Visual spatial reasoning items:
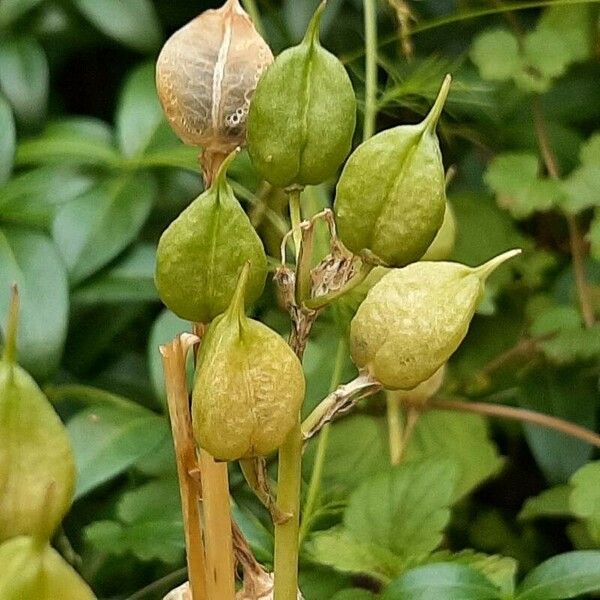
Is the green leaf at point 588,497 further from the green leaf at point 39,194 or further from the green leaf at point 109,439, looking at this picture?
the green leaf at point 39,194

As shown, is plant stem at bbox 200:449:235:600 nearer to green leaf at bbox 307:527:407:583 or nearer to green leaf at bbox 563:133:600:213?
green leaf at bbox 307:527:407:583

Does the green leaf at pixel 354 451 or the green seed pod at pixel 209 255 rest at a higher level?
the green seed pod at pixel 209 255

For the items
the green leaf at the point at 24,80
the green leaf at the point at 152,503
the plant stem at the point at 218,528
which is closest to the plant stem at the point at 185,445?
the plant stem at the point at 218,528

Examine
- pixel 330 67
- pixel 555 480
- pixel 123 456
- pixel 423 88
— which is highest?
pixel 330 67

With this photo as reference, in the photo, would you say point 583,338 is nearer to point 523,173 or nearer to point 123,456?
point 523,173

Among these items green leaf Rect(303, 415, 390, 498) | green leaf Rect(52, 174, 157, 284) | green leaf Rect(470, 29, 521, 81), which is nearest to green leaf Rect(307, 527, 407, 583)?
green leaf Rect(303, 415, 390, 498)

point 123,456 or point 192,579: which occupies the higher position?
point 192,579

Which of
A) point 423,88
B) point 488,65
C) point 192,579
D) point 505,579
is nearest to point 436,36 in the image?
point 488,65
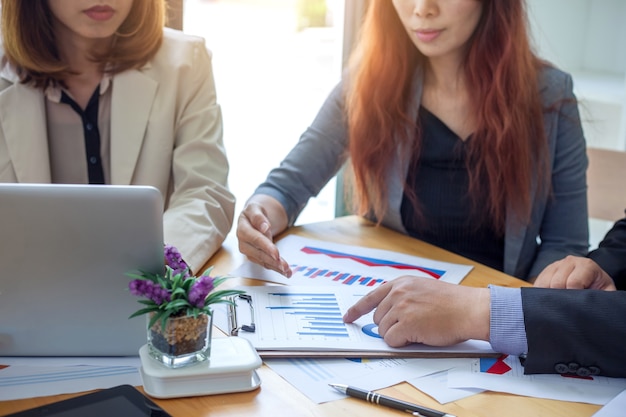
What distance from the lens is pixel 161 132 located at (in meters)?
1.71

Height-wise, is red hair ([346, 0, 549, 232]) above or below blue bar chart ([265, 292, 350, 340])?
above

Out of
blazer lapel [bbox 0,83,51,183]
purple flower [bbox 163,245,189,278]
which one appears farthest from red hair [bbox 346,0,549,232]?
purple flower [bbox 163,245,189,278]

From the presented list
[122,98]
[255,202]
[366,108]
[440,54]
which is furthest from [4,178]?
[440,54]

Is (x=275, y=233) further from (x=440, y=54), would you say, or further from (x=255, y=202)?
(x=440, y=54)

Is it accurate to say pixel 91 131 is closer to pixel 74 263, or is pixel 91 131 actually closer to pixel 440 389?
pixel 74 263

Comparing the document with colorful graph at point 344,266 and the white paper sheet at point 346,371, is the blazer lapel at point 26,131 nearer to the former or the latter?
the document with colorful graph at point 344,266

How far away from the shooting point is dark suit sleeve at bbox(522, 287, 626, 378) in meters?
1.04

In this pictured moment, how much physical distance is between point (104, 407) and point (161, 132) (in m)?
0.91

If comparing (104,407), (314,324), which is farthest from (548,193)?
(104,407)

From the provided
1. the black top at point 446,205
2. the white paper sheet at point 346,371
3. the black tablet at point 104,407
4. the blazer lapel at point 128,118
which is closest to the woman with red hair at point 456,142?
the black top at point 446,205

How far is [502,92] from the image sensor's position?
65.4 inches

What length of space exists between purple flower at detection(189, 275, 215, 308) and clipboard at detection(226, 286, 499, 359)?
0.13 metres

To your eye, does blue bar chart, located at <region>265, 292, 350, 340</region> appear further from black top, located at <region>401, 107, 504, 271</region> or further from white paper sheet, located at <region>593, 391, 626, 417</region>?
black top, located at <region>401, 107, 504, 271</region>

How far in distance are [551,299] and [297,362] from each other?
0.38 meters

---

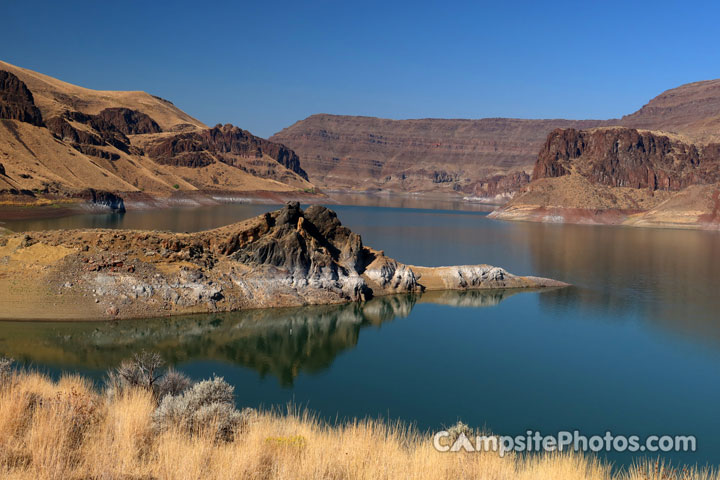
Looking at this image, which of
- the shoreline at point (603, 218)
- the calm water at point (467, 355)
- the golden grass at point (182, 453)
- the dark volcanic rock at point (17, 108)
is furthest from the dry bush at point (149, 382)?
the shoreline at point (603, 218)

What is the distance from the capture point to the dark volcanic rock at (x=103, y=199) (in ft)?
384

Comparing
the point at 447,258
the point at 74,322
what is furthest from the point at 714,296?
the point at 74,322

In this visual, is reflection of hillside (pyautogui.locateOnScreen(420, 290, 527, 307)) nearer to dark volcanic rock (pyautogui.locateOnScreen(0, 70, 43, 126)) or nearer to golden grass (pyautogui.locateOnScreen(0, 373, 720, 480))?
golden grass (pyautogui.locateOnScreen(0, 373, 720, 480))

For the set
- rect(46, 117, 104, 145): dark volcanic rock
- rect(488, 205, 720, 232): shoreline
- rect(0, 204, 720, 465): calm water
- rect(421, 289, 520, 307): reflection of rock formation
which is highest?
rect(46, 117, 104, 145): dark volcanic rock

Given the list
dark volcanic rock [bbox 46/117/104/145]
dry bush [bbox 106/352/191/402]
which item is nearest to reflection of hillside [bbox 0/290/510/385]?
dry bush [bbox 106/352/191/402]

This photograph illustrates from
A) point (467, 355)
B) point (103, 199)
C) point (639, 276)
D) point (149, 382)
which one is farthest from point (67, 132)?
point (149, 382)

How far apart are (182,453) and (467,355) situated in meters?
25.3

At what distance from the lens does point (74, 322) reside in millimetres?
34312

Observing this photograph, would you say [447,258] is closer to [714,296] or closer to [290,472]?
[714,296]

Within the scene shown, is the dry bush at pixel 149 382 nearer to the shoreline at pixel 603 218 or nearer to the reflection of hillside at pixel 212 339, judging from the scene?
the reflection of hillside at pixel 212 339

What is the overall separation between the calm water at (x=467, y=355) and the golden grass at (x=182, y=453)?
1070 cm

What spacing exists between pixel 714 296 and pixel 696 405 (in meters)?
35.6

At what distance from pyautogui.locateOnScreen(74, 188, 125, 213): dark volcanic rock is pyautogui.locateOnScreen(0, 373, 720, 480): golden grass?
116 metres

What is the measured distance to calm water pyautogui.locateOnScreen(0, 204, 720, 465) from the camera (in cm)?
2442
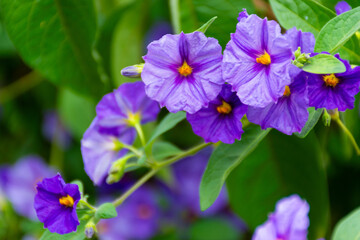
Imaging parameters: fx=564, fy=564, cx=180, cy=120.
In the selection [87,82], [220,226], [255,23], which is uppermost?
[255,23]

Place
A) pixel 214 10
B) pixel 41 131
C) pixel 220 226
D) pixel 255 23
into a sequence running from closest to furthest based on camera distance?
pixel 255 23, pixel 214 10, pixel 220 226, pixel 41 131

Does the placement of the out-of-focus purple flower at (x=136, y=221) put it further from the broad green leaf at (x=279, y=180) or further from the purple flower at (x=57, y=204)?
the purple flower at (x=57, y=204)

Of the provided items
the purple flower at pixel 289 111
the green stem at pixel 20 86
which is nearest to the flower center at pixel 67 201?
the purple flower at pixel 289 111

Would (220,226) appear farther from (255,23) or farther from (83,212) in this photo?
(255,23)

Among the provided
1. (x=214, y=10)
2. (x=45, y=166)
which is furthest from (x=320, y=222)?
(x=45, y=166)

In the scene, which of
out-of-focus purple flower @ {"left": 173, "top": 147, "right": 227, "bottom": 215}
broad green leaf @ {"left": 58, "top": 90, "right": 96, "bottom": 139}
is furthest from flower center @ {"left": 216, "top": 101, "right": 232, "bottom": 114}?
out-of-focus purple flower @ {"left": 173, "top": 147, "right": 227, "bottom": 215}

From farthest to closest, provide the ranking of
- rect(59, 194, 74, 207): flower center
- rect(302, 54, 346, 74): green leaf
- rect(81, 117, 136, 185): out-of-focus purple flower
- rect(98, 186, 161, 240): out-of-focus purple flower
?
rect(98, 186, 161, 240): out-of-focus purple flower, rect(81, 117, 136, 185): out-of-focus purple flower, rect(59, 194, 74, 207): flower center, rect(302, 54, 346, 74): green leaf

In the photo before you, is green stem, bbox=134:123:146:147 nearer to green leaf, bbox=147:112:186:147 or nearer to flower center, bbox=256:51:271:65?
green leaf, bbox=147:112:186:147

Do this: Locate every line of the records above that contains the string "hair", treating uppercase and lowercase as different, and copy each such line in full.

Right answer:
Height-wise, is red hair ([346, 0, 549, 232]) above or below blue bar chart ([265, 292, 350, 340])?
which one appears farthest from red hair [bbox 346,0,549,232]?
which is closest to the woman with red hair at point 456,142?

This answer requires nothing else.